Excerpt>
In this case it seems a land trust was not used transfering to a trustee. But Norwest is stating the no prior written consent issue anyway. I’ve read the different opinions on notifying the lender that your putting property in trust for estate purposes. Is it best to tell them or wait til they ask? I want to put a property in trust just for myself and called the bank and asked them their requirements. They wanted me to send the trust agreement plus $30.00 for them in examine and approve. I havent sent them anything yet.
Judy

Another DOS call. What to do??? - Posted by Irwin

Posted by Irwin on December 20, 1999 at 23:28:45:

Bill:
Is the loan a HUD, VA, Conventional FNMA or FHLMC?
I think if this happened to me, I’d go right to the top of the loan guaranty/insuror and tell him/her how idiotic Norwest is being in calling this loan. The interest rate is probably higher than current lending rates, and a foreclosure will probably result in a net loss. I’m pretty sure that the VA would make Norwest back off fo the foreclosure threat. They don’t want any more (f/c) than absolutely necessary. It’s anybody’s guess what the others would do. The mortgage industry should realize that DOS is an anachronism and hurting them, but they don’t. Perhaps enough people screaming at the president of FNMA will get someone’s attention. Good luck trying to talk sense into these guys.

OK, JPiper, you can have the last word: but here’s my response to it - Posted by Bill Gatten

Posted by Bill Gatten on December 21, 1999 at 22:02:38:

Jim,

The “reasons” are not what I’m in this repartee for. Obviously there was a “reason.” Reasons are like body orifices…each of us has a specialized one for just about every special occasion. My promise to you was simply that I’d give you your “proof” so you’d know that I wasn’t embellishing facts to serve my own (presumably alluded-to) ends when I talk about how many of these things I come across (DOS’, not orifices).

[“Oh sure, the horses legs ARE green after all. I’ll give you that, now that I’ve seen for myself. But you said “painted” green. You didn’t say what KIND of paint, and furthermore you haven’t proven that the horse wasn’t in fact born that way?”]

I agree with you, Jim (as usual), that it is unlikely (probably even “highly” unlikely) that a lender would (these days) waste the time to go out and look for reasons to foreclose on properly performing mortgages. And my assumption–like yours I’m sure-- is that Norwest undoubtedly contacted one of the parties to the subject transfer; and when apprised of their borrower’s complete divestiture of any control over their security interest, had no choice but to either look the other way and establish a precedent, or demand adherence to their contractual policies (in this case, though, with a backdoor?the reinstatement).

I am told (secondly handedly, by the Realtor who sent me the file) that the loan was never in default (BTW, this is a humble concession: not something to be jumped upon as being “only hearsay, based on a pack of contrived and careless half-truths”…or something).

Believe it or not Jim, irrespective of what “may” have happened to this poor unfortunate bank clerk, there are those out there who just enjoy asserting authority over, and causing pain to, others…simply because they can (and because they get a little star sticker on their forehead for ech bad guy they catch). 'Ever hear of such a thing in your life? 'Ever order a Sausage Surprise after 10:30 AM? 'Ever ask a meter maid to wait while you go for change?

(Source data)
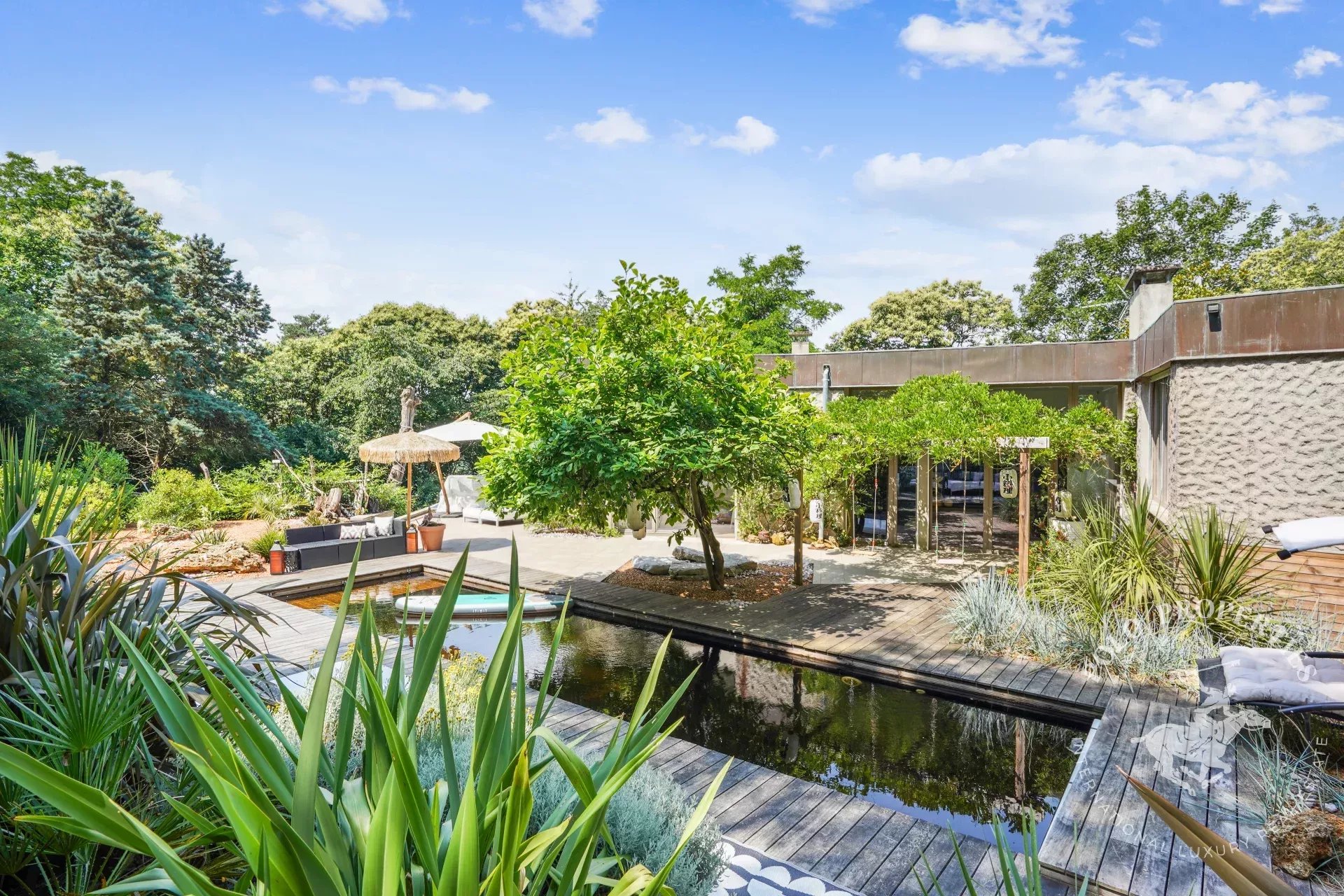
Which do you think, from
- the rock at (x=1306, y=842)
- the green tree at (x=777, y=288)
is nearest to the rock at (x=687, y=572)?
the rock at (x=1306, y=842)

To do>
[1] According to the mortgage forum excerpt, what did the bank tell Judy to send so it could examine and approve her trust?
[2] Write a continuation of the mortgage forum excerpt, picking up right after its final sentence.
The rows in the source data have no connection to the mortgage forum excerpt.

In response>
[1] The trust agreement plus $30.00.

[2]
Once again Unca Jim…I ain’t afraid of no D*** DOS Boogy Man! I’m not sensitive (unless you keep on harassing me, bullying me around, picking on me, and hurting my feelings this way)! And I couldn’t care less about what lenders like or don’t like as long as I’m not doing anything to defraud them. And, too…they jest ain’t no “Due-on-Sale Jail” nohow! (Thank you Bill Bronchik. I agree! But…“Due-on-Sale Poor Houses?” Well…).

So…Once again…my point is that there IS–re. the DOS–a risk. And in my opinion, one would be best advised to either – 1) cover his ASSets carefully when confronted with such a potential risk; or 2) avoid it–as well as humanly possible…Period! Amen! I mean it! Dadgum it! Once and for all!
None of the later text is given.